Wanda Young, co-lead singer of popular Motown group The Marvelettes, died Dec. 15. She was 78.
Meta Ventress told The New York Times in a story published Saturday that her mother died Dec. 15 in Garden City, Michigan, of complications of chronic obstructive pulmonary disease.
Young and other members of the Marvelettes were teenagers when they recorded “Please Mr. Postman” for Berry Gordy Jr.’s Motown Records in 1961. The song became Motown’s first No. 1 pop hit.
Fellow Motown performers remembered Young for her distinctive voice, wit and stage presence.
“We were kids,” Motown singer Carolyn Crawford said, recalling her experiences with Young in the early 1960s. “We did a lot of record hops together, the Marvelettes and the Velvelettes. She was a pleasant, friendly person.”
Young was a student at Inkster High School when she replaced original Marvelette Georgia Dobbins, whose parents refused to sign off on her singing career. With all the right elements in place, the troupe scored a deal with Motown in 1961.
In August that year, the label released “Please Mr. Postman,” penned by Dobbins, and it steadily climbed the charts, peaking at No. 1 on the Billboard Hot 100 on December 11, 1961, and remaining atop the R&B chart for seven weeks. Young sang lead on the B-side, the ballad “So Long, Baby.”
Two years later, the Beatles would cover “Postman,” and in 1975, The Carpenters would take the song to the top spot once again.
“Postman” holds a unique place in music history as Motown’s first chart topper. Young performed background vocals on that first hit, but would sing lead on many subsequent Marvelettes songs, including “The Hunter Gets Captured by the Game,” “You’re My Remedy,” “I’ll Keep Holding On,” “Locking Up My Heart,” “Too Many Fish in the Sea,” “My Baby Must Be a Magician” and the million-selling gold record “Don’t Mess With Bill,” written by Smokey Robinson.
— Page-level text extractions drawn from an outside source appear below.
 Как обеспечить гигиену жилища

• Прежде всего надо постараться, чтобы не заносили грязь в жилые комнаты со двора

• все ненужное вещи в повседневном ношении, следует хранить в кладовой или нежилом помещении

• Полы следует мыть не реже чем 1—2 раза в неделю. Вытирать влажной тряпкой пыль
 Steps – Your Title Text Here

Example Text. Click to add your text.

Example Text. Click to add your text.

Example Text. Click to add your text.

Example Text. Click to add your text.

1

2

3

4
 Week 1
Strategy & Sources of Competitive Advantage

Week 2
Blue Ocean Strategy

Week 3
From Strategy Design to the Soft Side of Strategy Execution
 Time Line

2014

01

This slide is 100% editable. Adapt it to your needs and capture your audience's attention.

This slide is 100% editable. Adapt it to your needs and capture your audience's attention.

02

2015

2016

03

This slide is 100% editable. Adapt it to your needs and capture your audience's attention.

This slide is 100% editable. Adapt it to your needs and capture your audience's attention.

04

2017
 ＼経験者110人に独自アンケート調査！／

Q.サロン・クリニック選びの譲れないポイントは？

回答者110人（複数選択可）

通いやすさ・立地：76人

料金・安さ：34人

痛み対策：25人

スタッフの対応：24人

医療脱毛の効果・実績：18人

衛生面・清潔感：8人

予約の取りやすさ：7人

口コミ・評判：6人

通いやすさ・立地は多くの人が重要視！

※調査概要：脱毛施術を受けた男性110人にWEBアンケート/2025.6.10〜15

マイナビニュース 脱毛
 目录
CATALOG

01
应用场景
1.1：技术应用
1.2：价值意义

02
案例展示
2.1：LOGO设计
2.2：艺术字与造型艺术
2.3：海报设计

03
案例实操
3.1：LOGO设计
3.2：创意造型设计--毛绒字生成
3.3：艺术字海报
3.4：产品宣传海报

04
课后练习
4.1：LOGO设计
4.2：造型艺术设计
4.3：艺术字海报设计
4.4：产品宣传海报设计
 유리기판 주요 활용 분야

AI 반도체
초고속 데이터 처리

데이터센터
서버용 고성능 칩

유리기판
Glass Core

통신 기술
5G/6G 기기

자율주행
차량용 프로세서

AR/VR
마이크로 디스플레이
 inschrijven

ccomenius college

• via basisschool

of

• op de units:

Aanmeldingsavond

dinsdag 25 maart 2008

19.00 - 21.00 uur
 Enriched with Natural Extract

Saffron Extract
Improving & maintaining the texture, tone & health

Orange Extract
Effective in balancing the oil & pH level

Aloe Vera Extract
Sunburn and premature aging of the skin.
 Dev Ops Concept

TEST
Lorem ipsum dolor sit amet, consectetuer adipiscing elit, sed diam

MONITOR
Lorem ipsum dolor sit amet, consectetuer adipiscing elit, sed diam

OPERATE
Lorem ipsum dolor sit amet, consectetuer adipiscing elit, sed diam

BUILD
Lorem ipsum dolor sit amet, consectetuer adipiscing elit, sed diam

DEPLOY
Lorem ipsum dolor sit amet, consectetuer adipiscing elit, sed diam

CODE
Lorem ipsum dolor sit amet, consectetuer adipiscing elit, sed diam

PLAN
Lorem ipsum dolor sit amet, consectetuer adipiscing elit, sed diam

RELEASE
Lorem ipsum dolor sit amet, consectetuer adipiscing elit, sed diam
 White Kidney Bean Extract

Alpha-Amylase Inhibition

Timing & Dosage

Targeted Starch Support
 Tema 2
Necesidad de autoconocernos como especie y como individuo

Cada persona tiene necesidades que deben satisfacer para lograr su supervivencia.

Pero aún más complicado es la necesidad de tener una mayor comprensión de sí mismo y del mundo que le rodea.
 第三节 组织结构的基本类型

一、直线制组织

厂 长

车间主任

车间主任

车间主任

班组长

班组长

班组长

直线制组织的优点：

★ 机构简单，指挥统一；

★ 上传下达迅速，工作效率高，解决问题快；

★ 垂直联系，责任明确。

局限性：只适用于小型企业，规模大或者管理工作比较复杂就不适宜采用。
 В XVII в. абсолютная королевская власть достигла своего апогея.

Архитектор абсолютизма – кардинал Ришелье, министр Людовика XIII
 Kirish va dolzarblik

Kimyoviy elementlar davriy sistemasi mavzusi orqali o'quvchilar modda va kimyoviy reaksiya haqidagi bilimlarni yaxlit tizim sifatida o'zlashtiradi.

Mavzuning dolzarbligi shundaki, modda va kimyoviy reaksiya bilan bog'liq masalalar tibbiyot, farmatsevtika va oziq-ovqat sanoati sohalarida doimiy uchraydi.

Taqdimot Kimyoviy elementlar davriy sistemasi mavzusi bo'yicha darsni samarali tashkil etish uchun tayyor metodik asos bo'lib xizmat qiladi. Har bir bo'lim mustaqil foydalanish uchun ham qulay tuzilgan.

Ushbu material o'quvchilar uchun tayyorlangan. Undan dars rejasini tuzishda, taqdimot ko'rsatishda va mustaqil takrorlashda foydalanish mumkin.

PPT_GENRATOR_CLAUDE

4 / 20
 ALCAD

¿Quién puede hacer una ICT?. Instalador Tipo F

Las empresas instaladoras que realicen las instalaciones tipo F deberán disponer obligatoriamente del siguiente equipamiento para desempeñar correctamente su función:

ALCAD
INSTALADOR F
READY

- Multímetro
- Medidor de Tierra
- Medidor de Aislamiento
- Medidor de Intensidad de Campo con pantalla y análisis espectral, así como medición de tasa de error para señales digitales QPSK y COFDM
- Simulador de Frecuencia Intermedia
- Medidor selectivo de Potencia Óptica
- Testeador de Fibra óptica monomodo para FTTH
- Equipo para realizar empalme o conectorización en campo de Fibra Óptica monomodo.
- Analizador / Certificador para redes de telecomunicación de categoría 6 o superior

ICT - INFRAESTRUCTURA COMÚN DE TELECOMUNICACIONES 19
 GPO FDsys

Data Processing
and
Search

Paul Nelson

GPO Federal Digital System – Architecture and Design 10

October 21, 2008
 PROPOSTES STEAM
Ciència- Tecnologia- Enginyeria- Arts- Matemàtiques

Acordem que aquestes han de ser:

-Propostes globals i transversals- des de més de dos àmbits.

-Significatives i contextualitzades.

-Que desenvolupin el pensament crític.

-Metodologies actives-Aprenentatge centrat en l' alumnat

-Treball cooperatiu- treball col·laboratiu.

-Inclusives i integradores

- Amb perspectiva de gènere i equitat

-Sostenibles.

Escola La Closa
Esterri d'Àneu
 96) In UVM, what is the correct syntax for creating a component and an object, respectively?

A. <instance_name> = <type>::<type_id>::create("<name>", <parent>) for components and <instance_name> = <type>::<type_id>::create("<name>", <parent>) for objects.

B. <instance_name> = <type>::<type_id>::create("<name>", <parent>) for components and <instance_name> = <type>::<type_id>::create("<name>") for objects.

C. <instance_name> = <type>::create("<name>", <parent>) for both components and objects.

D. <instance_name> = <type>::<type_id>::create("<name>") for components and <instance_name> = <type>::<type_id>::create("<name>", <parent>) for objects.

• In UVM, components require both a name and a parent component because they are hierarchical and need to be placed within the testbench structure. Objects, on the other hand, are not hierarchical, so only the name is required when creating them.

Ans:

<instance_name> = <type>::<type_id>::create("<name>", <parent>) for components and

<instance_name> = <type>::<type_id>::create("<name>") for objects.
Robinson produced a solo album for Young in 1970. Motown management, however, felt it would market better as a Marvelettes release and titled it “Return of the Marvelettes,” despite no participation from the other group members. The record sold poorly, and in 1972, Young left the label, later recording in the 1980s for Motorcity Records, before reuniting with fellow Marvelette Gladys Horton, who sang lead on “Please Mr. Postman,” for the album “Marvelettes Now!”
Horton died in 2011 at 66. The group was nominated for induction into the Rock and Roll Hall of Fame in 2013 and 2015.
Crawford was part of a March 1990 concert held at Hotel Pontchartrain that featured Young and several more classic Motown performers. Young had endured multiple tragedies and hadn’t performed publicly in several years, Crawford said.
“We hadn’t seen her in so long,” Crawford told the Free Press. “And she was going through some rough times. But we all got together and made her up and everything, and she looked so pretty, and that Marvelette came right out of her. I saw the person she was back when we were doing those record hops, and she let us know the Marvelette she still was.”
Singer Claudette Robinson, the first female artist signed to the Tamla/Motown label, as part of The Miracles, paid tribute to Young via Twitter:
“A very sad day for our @motown family and music fans all over the world. Wanda was a star on Earth and now she is a star in Heaven. Put on some #Marvelettes and turn it up.”
The Motown label also took to Twitter to remember Young:
“We are so saddened by the news of Wanda Young of the Marvelettes passing. What an impact she has had on the world of Classic Motown and the lives of so many. Her legacy will continue to live on.”